Starworks to run new HPD engine from Sebring

Starworks Motorsport is to pair the latest derivative of Honda's J35 motor with a Riley Gen3 chassis from round tow of the Tudor United SportsCar Championship.
Starworks to run new HPD engine from Sebring

Starworks Motorsport will debut the latest Honda sportscar engine at this year's Sebring 12 Hours, as Honda Performance Development finds a racing application for the versatile, production- based V6.

The Honda HR35TT twin-turbocharged V6 is expected to make its TUDOR United SportsCar Championship debut in the back of a Riley Gen3 prototype chassis, as Starworks builds on its previous successful relationship with HPD which led to LMP2 class victory at the 24 Hours of Le Mans and World Endurance Championship in 2012 with HPD's ARX-03b chassis and HR28TT twin-turbocharged V6.

Starworks becomes the second team to utilise Honda power for the new TUDOR championship, as Extreme Speed Motorsports already campaigns a pair of prototype class HPD ARX-03b Hondas, after a successful initial season with the same package in the 2013 American Le Mans Series.

"This is an exciting programme for HPD and our customer teams in the TUDOR United SportsCar Championship," Steve Eriksen, HPD vice-president and COO, admitted, "Adding Starworks, a team that achieved great success with us in 2012, in a prototype machine alongside the proven HPD-Honda combination run by Extreme Speed Motorsports provides HPD with a strong, balanced attack in the inaugural TUDOR Championship."

Starworks Motorsport has compiled an enviable record in Daytona Prototype competition, with five race victories, including back-to-back wins at Indianapolis in 2012 and 2013 and a second-place finish in the Daytona Prototype team championship in 2012, with two victories and six podium finishes. That same year, Starworks became the first American-based prototype team to win an FIA World Championship since 1968, and HPD won its first world title in WEC competition.

"It's a fantastic feeling to be partnering with Honda once again," Starworks team owner Peter Baron confirmed, "No doubt we had amazing success with HPD in 2012, but, unfortunately, it was only a one-year programme.

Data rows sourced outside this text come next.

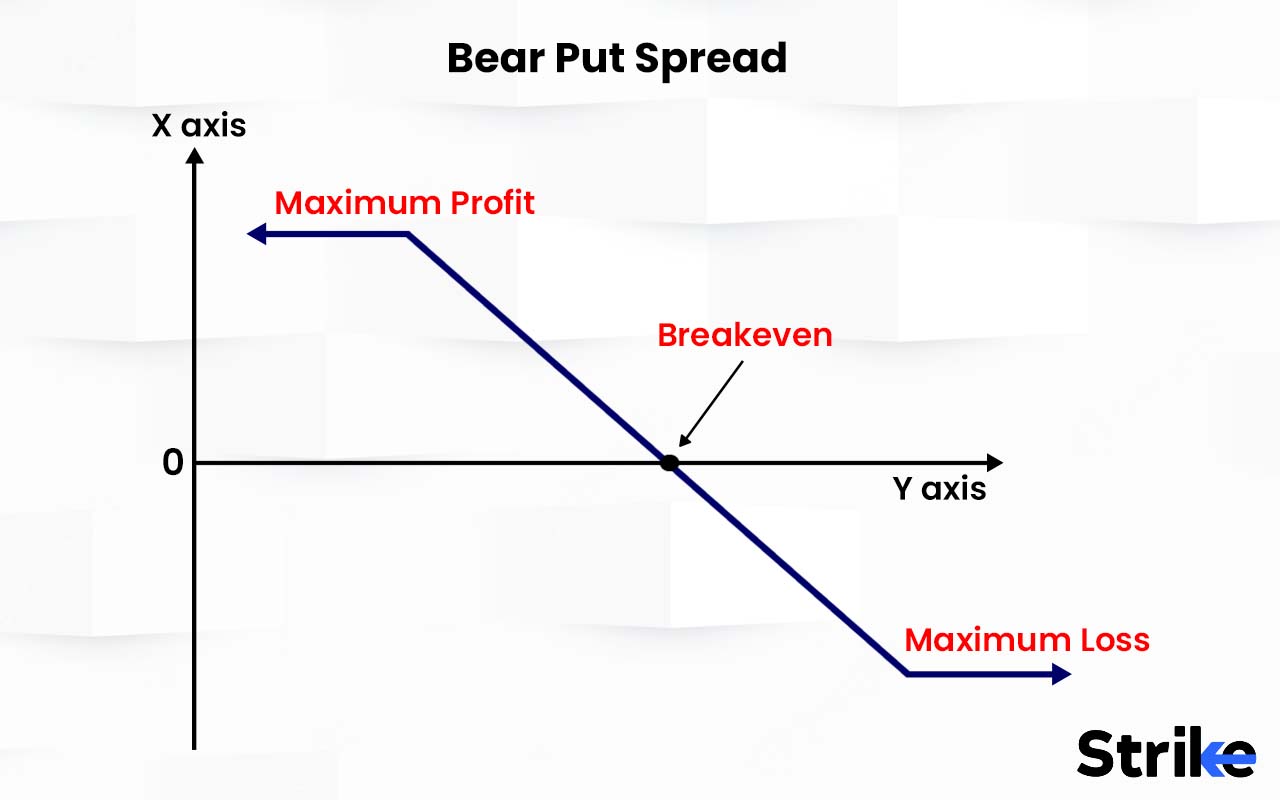 Bear Put Spread

X axis

Maximum Profit

Breakeven

0

Y axis

Maximum Loss

Strike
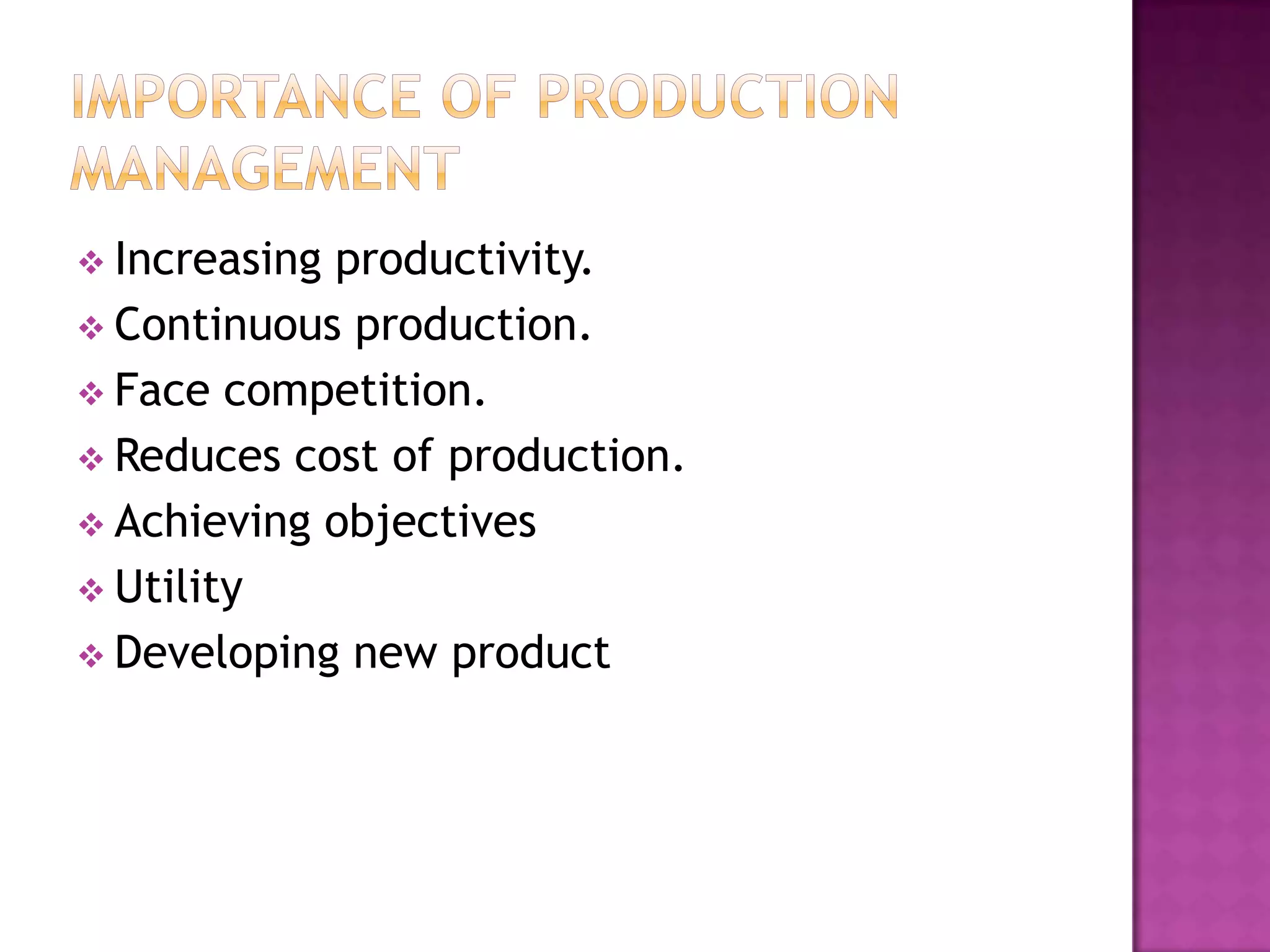 IMPORTANCE OF PRODUCTION MANAGEMENT

❖ Increasing productivity.
❖ Continuous production.
❖ Face competition.
❖ Reduces cost of production.
❖ Achieving objectives
❖ Utility
❖ Developing new product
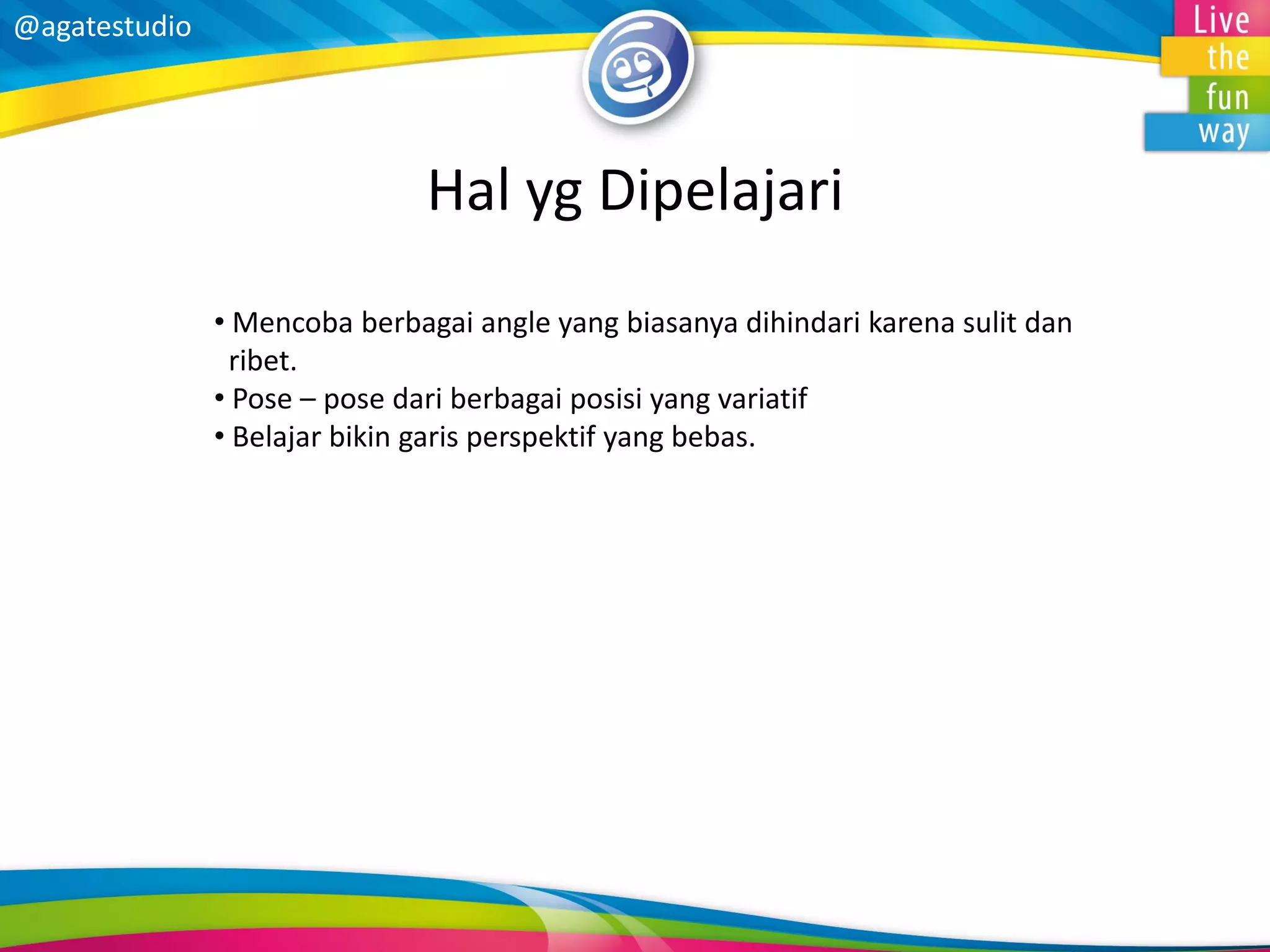 @agatestudio

Live the fun way

Hal yg Dipelajari

• Mencoba berbagai angle yang biasanya dihindari karena sulit dan ribet.
• Pose – pose dari berbagai posisi yang variatif
• Belajar bikin garis perspektif yang bebas.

"We have had numerous conversations over the past two years about building a Daytona Prototype motor and we're thrilled to see it come to fruition. We absolutely love working with HPD and have been in collaboration to find a new opportunity to partner with them again. We will have our work cut out with the steep learning curve to get us to Victory Lane, but HPD brings determination and success to every programme it touches. Although HPD already competes in the Prototype class, we feel this is huge step for the TUDOR series and Starworks is thrilled to be part of it."

The HPD-developed twin-turbocharged Honda engines to be used in the TUDOR championship are both derived from the Honda J35 series of production V6 engines, and include relevant twin-turbocharger technology, along with the efficiency provided by direct fuel injection. The first, the HR28TT, was designed for LMP2 competition and won in its American Le Mans Series debut in 2011. The engine has gone on to record 24 individual race victories and three series titles in the American Le Mans Series, World Endurance Championship and European Le Mans Series Competition. Other variants of the engine have been raced in Japan's Autobacs SuperGT Championship, the One Lap of America competitive rally and Pikes Peak International Hillclimb.